start PAGE EXTRACT
Women who hoped to protest the Vietnam War faced at least two gendered obstacles. The antiwar movement focused primarily on the draft and, thus, on draft resistance, a reality that rendered women, who were automatically noncombatants, relatively unimportant.

But the draft-centric focus of the movement against the Vietnam War also transformed the tenor of antiwar protest itself. Newer antiwar activists, draft resisters, even pacifists, many of whom embraced the philosophy of nonviolence, began to cast their resis­tance in masculinist terms that rendered the culture of the antiwar move­ment very similar to what Marian Mollin described as “the warrior culture of military men.”4 Refusing the draft—that is, refusing to fight—carried with it the potential for emasculation. Since gendered assumptions con­nected masculinity with aggression, physical strength, and conquest, soldier­ing, or at the very least relishing conflict, was a key component of Western masculinity.5 In announcing their refusal to soldier, draft resisters faced the real possibility of being labeled cowards. In effect, they risked being associ­ated less with men than with women, whom gendered assumptions painted as weak, vulnerable, nurturing, and passive.

To minimize this potential, male draft resisters often constructed an androcentric and highly aggressive “resistance mystique,” which emphasized “[m]anhood, manliness, [and] virility.” This “unspoken agenda of masculinity,” Mollin argues, “ultimately created the most formidable obstacles for women” in the resistance movement.6 As the sociologist Barrie Thorne has contended, the resistance mystique “involved a highly sexualized, objectified definition of women (women, in this rhetoric, were usually referred to as ‘chicks'). The presence of women, defined as girlfriends, admirers, and bedpartners, was used to buttress an almost swaggering masculine role.”7 In effect, rendering women powerless within the resistance allowed resistance men to salvage their identities as men.
end PAGE EXTRACT
start SUPPLIED ENTRIES
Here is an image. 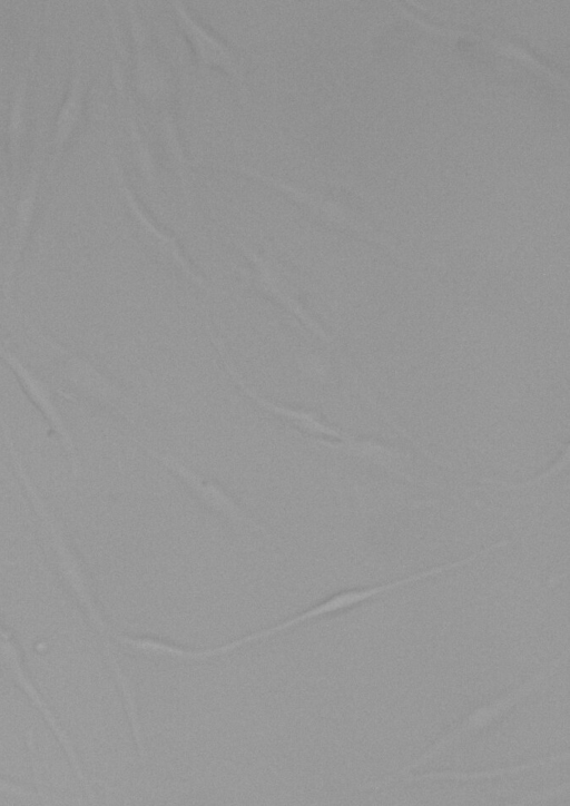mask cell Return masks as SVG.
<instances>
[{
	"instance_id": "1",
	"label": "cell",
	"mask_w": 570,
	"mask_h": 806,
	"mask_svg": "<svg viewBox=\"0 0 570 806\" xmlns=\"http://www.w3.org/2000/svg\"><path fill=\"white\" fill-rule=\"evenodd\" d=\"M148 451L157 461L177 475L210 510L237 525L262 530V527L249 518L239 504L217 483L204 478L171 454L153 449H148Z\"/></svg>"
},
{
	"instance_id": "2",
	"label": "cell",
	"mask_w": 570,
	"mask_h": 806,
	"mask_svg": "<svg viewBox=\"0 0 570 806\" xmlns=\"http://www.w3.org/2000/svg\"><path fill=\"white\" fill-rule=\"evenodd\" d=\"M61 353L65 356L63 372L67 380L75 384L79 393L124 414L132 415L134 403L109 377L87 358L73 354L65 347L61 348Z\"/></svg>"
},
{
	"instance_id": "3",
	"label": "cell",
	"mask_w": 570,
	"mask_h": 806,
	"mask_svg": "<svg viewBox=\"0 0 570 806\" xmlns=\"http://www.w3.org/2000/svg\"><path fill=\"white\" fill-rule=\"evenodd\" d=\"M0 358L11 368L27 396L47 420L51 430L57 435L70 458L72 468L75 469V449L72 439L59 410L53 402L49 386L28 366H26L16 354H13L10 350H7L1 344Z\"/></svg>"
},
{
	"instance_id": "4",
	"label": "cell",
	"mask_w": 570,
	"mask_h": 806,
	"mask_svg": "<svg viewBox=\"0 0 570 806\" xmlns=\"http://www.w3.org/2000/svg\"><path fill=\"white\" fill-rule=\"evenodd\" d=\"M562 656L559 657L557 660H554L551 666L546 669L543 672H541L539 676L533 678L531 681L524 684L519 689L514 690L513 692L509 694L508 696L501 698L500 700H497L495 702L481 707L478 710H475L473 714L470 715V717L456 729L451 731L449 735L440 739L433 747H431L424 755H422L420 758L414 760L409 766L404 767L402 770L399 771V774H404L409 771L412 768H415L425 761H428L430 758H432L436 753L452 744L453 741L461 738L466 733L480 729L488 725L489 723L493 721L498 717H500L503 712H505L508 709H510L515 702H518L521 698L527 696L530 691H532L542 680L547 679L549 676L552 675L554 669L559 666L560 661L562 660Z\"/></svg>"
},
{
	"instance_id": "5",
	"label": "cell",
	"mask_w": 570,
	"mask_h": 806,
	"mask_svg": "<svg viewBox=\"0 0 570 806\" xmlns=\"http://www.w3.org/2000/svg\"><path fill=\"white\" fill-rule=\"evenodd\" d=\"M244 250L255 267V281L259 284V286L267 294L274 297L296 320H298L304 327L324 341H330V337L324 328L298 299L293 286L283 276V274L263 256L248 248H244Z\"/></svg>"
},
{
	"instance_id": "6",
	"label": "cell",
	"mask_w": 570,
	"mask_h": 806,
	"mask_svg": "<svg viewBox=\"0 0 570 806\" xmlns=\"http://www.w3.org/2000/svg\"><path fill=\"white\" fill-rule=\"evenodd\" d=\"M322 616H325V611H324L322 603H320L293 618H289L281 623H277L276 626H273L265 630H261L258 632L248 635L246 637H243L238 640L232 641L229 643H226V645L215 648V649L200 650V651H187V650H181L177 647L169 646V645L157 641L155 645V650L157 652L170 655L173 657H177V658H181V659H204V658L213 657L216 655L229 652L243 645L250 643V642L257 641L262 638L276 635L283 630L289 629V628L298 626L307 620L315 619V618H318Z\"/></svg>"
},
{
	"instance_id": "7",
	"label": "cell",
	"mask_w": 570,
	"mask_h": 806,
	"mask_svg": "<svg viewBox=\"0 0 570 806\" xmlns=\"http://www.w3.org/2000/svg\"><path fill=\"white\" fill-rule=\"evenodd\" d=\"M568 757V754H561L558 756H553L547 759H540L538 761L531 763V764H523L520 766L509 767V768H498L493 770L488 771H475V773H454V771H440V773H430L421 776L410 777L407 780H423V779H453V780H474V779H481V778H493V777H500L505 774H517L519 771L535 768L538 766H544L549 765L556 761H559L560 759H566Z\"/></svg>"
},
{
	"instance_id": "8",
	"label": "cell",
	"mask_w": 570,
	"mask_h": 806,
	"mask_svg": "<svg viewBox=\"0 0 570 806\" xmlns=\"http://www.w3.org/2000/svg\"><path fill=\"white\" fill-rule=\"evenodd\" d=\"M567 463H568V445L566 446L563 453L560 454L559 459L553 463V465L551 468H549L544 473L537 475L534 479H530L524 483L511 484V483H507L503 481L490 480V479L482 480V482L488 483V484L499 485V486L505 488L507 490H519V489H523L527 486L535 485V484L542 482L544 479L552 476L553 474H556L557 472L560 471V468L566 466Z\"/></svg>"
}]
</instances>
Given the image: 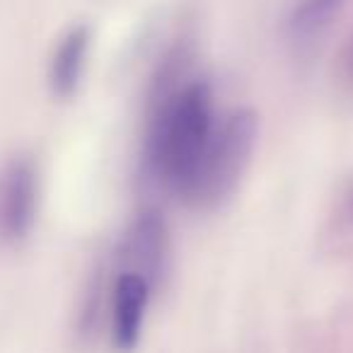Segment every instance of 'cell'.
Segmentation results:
end SUPPLIED ENTRIES
COMPLETE THE FOLLOWING:
1 - According to the passage on women and Vietnam War protest, what qualities did gendered assumptions attribute to women? List each one.
2 - From the passage on women and Vietnam War protest, write out the text between "Women who hoped" and "noncombatants, relatively unimportant.", inclusive.
3 - Resume the passage on women and Vietnam War protest, continuing it after its last sentence.

RESULTS FOR THE EXERCISE:
1 -
- weak
- vulnerable
- nurturing
- passive

2 -
Women who hoped to protest the Vietnam War faced at least two gendered obstacles. The antiwar movement focused primarily on the draft and, thus, on draft resistance, a reality that rendered women, who were automatically noncombatants, relatively unimportant.

3 -
Pushing this further, sexism within the antiwar movement might have actually helped resistance men maintain their political clout in the public political arena.

This created a resistance environment that was not all that woman friendly, making it very difficult for women to fully participate in protest. The story of women's subordination within the New Left, civil rights, and antiwar movements is fairly well known as is the connection between the sexist experiences of women in these movements and the emergence of second wave feminism in the late 1960s.8 But as Thorne has argued, the marginalization of women within the resistance was worse than that women experienced in either the student movement or civil rights movement because the centrality of the draft “more explicitly distinguished male from female participants and excluded women, even theoretically, from full par- ticipation.”9 Anne Weills, a participant in the Bay Area antiwar movement, remembered being frustrated at antiwar meetings. “Even if [a woman] said it well, half the time people would ignore you. Invisibility. That's what was so painful.”10 Jane Kennedy, a Catholic woman who felt compelled to speak out against the Vietnam War, remembered being disappointed by the gendered posturing surrounding plans to raid a local draft board. She char­acterized the arguing of some men as “a lot of bluster and bluff” that functioned to keep hidden men’s “own feelings of inadequacy and their own spots of vulnerability.”11

If this “bluster and bluff” kept men from exposing their vulnerability, it also kept women subordinated in the antiwar movement. As the sociologist Jo Freeman explained, “Men could resist the draft; women could only counsel resistance.”12 But by 1967, counseling resistance was not enough. The antiwar movement focused much of its energy on crippling the draft system through active protest, emblematized by the slogan, “From dissent to resistance.” Draft-age men publicly burned their draft cards to comment on the injustice of the draft itself and to signal their unwillingness to fight in Vietnam.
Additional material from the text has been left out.